◆ WORK TO BE COMPLETED:
Decide whether each statement below agrees with the passage on fat and obesity. Answer yes or no for each and quote the passage's deciding words.
(a) The passage suggests sugar may have one of the lowest ratios of satiation to calories among food ingredients.
(b) The passage holds that all saturated fat can be treated as one category with respect to satiation.
(c) The passage credits the Slate Star Codex discussion with covering the timing of eating.

◆ EXCERPTED PASSAGE:
- Opening Delimiter -
The other possibility for how polyunsaturated fat could contribute to obesity is that it has a lot of calories compared to how satiated it makes people feel. This, too, is a mechanism that would be interesting far beyond just thinking about polyunsaturated fat. I’ll bet that sugar has one of the lowest ratios of satiation to calories of food ingredients. But polyunsaturated fat could be low on this ratio.

For, Then Against, High-Saturated-Fat Diets” discusses the claim that saturated fat has a high ratio of satiation to calories. The evidence discussed seems to suggest that one shouldn’t lump all saturated fat into one category for this: some types of saturated fat seem to have a high ratio of satiation to calories, others not so much.

I like Slate Star Codex’s focus on the question of why obesity is so much higher now than it used to be. This discussion is lacking however, by not talking about the timing of eating. (See “Stop Counting Calories; It's the Clock that Counts.”) Evidence has been accumulating that eating all the time can lead to obesity and disease and conversely that time-restricted eating can reduce obesity and disease.
- Closing Delimiter -
[Stored data entries]
- Opening Delimiter -
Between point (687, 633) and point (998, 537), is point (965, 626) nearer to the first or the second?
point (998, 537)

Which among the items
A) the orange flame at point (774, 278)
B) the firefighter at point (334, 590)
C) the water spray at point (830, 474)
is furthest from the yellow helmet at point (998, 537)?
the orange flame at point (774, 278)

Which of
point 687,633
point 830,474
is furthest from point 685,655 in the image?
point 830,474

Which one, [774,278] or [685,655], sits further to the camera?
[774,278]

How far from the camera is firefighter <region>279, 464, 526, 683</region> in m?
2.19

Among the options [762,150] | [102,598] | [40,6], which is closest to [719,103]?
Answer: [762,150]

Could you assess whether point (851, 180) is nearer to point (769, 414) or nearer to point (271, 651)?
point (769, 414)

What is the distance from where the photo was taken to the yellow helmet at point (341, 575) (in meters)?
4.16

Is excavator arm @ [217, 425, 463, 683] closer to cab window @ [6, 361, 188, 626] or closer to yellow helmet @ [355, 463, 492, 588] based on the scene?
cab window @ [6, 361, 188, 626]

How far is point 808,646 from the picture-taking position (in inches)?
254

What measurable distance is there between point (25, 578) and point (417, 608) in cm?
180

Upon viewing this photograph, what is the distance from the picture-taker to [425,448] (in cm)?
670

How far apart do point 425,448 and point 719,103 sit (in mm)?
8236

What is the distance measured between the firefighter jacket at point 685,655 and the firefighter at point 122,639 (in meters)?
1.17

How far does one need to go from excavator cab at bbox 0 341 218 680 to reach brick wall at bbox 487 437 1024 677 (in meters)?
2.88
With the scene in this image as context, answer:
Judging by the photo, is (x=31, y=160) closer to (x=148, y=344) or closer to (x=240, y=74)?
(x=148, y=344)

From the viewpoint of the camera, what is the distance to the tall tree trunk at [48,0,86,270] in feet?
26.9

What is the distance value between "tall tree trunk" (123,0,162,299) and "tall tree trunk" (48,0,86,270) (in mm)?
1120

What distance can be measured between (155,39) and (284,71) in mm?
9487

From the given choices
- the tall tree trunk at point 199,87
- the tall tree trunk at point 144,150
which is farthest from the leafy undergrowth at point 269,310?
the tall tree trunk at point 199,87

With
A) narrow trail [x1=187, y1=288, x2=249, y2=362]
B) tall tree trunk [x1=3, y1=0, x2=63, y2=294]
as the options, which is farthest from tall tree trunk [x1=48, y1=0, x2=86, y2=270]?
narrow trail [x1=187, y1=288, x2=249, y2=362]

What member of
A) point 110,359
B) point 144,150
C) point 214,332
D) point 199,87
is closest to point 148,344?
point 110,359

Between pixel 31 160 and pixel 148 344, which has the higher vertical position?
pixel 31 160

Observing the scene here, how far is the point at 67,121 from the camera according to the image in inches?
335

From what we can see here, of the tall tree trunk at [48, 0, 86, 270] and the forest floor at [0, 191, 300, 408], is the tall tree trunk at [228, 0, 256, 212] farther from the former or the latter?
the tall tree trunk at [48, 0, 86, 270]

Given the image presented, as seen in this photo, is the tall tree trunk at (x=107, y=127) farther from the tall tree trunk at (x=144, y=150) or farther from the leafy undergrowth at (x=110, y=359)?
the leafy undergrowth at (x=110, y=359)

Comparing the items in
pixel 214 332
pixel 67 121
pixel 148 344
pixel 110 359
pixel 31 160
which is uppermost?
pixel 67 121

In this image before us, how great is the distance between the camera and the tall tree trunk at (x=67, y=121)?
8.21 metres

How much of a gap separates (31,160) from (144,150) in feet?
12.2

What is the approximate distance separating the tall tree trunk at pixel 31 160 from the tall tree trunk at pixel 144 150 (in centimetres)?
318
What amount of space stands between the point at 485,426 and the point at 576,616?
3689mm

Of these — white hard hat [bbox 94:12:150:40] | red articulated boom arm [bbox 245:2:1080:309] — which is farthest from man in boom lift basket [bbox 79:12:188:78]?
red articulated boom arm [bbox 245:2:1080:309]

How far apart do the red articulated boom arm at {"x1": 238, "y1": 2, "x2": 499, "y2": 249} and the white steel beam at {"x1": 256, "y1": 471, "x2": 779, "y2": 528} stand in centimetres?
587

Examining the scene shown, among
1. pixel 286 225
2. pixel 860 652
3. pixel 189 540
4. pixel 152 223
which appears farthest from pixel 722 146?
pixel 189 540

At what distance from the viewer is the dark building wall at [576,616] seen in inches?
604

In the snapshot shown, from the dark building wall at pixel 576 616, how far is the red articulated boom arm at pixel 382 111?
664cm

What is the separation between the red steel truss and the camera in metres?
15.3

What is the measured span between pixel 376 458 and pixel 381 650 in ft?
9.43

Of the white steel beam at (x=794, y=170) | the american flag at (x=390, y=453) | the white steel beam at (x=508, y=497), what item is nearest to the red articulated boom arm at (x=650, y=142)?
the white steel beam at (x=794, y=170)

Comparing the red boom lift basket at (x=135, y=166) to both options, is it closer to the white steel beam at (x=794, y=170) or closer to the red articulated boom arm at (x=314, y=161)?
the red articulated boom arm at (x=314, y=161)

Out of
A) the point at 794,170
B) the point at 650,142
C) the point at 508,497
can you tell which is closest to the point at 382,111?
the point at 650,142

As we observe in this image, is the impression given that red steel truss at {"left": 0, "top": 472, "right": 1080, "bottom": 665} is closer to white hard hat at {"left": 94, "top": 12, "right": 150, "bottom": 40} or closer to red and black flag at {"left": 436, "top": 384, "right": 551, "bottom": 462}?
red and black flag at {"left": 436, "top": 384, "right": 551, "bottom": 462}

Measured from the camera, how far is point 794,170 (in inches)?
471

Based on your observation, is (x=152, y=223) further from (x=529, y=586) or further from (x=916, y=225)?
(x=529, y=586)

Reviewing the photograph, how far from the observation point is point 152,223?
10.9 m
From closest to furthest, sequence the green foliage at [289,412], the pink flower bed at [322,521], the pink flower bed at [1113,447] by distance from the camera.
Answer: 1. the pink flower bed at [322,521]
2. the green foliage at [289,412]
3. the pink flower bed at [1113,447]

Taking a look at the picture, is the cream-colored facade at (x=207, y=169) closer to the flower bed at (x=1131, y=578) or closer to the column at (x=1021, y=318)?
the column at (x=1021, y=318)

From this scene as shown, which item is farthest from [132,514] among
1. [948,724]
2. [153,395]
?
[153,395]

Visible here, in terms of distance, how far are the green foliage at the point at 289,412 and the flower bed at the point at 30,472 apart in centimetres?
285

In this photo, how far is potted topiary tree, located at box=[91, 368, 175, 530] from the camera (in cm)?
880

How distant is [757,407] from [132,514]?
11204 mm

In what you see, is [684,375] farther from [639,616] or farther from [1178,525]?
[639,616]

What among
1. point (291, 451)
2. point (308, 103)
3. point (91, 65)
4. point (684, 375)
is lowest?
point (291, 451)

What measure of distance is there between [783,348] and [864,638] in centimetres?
- Closing Delimiter -
◆ RESPONSE:
(a) Yes: "I’ll bet that sugar has one of the lowest ratios of satiation to calories of food ingredients."
(b) No: "one shouldn’t lump all saturated fat into one category for this"
(c) No: "This discussion is lacking however, by not talking about the timing of eating."